Department of Veterinary Pharmacology, Faculty of Agriculture, Tottori University, Tottori, 680-8553, Japan.
J Mol Neurosci. 2013 Nov;51(3):754-62. doi: 10.1007/s12031-013-0060-2. Epub 2013 Jul 20.
The transient receptor potential A1 (TRPA1) receptor is a member of the TRP family and an excitatory nonselective cation channel. An increasing body of evidence suggests that TRPA1 acts as a nociceptor for various chemicals and physical stimuli. Thus, many TRPA1 antagonists have been developed as analgesic agents. Recently, we found that AP18, a mammalian TRPA1 antagonist, does not inhibit heterologously expressed western clawed frog TRPA1 (fTRPA1). Here, we show that fTRPA1 is also insensitive to A967079, one of the most potent mammalian TRPA1 antagonists. Neither heterologously nor endogenously expressed fTRPA1 was inhibited by A967079 upon activation by TRPA1 agonists. Mutant channel analyses revealed that two specific amino acid residues located within the putative fifth transmembrane domain were involved in the inhibitory action of A967079. Our findings and previous reports based on species differences in the sensitivity to TRPA1 antagonists provide novel insights into the structure-function relationship of TRPA1 and supply useful information in the search for new analgesic medicines targeting TRPA1.

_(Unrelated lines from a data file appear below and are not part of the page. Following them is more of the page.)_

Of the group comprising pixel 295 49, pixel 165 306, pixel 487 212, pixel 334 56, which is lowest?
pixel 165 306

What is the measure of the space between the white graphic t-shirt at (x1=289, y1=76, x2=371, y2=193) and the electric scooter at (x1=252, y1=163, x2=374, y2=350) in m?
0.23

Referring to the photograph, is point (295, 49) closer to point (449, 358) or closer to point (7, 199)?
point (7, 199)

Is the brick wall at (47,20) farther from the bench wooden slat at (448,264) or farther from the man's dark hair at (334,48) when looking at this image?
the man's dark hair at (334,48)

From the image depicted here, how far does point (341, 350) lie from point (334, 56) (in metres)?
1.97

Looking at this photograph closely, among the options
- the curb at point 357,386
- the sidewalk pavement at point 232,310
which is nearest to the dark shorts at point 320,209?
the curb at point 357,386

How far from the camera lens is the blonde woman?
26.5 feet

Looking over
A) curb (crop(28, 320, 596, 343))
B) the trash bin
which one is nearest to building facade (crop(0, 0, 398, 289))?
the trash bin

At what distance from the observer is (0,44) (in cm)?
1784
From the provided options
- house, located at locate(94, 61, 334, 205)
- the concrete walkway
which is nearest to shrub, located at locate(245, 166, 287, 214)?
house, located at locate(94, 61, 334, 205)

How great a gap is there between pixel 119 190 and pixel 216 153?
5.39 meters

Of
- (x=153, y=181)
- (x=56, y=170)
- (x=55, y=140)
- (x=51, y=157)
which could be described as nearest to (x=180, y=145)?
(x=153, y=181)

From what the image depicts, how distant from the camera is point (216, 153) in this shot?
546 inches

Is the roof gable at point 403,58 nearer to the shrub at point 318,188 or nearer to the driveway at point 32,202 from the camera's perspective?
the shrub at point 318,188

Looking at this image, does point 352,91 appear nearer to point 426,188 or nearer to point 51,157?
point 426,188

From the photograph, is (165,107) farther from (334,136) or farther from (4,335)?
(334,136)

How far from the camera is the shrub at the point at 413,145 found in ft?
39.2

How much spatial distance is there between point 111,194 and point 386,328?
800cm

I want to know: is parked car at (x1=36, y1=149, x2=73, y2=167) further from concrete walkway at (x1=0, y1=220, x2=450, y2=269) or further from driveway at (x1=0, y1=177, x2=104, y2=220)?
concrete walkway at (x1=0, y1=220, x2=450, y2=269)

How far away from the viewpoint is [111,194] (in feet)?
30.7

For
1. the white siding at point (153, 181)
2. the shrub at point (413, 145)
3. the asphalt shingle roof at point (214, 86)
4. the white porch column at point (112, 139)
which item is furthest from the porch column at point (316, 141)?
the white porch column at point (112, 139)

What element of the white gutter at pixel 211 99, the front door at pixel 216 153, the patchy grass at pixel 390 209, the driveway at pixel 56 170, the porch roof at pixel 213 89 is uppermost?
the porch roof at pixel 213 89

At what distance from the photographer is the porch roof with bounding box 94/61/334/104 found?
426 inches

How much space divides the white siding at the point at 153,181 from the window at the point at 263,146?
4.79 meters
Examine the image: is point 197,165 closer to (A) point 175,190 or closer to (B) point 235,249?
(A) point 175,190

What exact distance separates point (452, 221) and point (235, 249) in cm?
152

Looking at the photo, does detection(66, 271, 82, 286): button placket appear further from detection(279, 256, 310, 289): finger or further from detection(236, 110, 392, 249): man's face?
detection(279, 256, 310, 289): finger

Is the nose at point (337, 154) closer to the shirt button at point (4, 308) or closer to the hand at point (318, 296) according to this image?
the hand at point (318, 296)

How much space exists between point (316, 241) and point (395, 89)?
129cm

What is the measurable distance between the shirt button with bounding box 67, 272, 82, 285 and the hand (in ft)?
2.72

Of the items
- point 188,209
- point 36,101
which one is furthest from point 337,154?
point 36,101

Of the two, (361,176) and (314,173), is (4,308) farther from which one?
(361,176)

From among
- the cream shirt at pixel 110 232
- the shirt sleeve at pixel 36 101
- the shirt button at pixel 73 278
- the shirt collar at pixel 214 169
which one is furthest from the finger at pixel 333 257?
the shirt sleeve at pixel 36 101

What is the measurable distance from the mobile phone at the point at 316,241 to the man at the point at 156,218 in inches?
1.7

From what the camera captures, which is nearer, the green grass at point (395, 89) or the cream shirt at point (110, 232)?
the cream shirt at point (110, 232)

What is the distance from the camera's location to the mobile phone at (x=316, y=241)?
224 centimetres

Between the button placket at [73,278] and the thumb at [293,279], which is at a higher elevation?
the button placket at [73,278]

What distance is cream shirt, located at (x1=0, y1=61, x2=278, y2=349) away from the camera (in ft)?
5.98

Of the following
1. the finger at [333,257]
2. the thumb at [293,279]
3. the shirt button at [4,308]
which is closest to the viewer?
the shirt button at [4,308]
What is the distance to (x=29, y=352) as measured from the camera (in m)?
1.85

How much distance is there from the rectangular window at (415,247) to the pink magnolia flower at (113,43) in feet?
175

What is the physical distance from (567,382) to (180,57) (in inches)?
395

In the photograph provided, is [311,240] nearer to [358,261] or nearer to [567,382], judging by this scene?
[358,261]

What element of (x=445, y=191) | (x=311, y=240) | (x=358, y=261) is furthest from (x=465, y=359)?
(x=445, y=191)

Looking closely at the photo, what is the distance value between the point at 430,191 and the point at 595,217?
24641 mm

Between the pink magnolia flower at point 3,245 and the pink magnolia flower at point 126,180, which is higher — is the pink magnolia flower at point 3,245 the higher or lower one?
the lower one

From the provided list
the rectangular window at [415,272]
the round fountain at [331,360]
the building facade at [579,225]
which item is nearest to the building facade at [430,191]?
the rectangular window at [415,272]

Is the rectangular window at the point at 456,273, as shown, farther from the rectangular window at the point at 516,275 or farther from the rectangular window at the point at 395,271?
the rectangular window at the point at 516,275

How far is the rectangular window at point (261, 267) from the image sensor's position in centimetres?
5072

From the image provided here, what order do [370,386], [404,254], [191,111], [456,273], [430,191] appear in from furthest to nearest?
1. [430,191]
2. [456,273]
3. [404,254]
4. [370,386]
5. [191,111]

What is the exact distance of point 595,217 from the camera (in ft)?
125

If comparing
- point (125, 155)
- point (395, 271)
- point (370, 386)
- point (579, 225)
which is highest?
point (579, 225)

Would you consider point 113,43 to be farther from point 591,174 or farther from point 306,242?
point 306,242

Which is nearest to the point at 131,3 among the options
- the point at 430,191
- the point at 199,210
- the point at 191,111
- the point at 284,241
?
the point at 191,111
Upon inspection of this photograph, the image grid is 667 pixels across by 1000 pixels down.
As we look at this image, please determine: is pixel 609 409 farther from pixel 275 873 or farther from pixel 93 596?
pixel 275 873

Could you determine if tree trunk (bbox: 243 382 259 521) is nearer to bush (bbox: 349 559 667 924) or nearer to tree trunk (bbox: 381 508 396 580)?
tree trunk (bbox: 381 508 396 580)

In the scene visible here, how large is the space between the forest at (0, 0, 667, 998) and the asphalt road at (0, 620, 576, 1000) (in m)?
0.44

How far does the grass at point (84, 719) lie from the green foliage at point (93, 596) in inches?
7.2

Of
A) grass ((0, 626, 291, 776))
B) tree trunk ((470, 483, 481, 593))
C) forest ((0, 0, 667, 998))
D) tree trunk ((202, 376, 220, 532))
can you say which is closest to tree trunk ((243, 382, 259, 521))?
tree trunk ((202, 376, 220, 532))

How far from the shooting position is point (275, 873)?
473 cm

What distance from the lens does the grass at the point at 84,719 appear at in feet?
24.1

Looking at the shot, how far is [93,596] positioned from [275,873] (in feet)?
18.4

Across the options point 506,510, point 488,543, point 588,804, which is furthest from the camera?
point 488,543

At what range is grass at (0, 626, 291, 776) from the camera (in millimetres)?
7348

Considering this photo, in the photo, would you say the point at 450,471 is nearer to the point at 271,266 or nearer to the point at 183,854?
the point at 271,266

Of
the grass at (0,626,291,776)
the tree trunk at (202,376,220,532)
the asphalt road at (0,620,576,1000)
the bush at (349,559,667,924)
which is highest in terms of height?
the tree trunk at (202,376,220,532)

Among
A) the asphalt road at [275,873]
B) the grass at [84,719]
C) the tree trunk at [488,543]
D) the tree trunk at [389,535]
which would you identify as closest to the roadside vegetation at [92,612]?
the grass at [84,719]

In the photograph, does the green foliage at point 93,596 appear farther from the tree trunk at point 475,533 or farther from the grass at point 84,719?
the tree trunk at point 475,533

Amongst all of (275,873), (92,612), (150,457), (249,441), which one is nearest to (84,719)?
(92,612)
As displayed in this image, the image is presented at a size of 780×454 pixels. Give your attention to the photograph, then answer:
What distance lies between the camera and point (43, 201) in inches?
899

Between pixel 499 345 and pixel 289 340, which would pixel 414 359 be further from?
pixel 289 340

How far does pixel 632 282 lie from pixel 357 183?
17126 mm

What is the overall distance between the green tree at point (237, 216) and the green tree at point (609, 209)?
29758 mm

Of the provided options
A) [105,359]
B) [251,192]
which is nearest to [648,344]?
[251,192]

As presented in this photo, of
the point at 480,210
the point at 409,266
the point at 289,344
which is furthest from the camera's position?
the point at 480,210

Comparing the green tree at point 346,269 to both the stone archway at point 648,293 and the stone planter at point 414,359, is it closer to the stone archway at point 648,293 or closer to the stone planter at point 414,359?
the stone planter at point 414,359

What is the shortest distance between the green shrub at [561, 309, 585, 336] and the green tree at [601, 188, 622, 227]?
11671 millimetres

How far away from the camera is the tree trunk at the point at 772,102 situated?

瞬时受体电位 A1(TRPA1)受体是 TRP 家族的成员,也是一种兴奋性非选择性阳离子通道。越来越多的证据表明,TRPA1 作为各种化学物质和物理刺激的伤害感受器。因此,许多 TRPA1 拮抗剂已被开发为镇痛药。最近,我们发现哺乳动物 TRPA1 拮抗剂 AP18 不能抑制异源表达的西方爪蟾 TRPA1(fTRPA1)。在这里,我们表明 fTRPA1 对哺乳动物 TRPA1 拮抗剂中最有效的之一 A967079 也不敏感。TRPA1 激动剂激活时,A967079 既不抑制异源表达的也不抑制内源性表达的 fTRPA1。突变通道分析表明,位于假定的第五跨膜域内的两个特定氨基酸残基参与了 A967079 的抑制作用。我们的发现和以前基于对 TRPA1 拮抗剂敏感性的物种差异的报告提供了 TRPA1 的结构-功能关系的新见解,并为寻找针对 TRPA1 的新型镇痛药提供了有用的信息。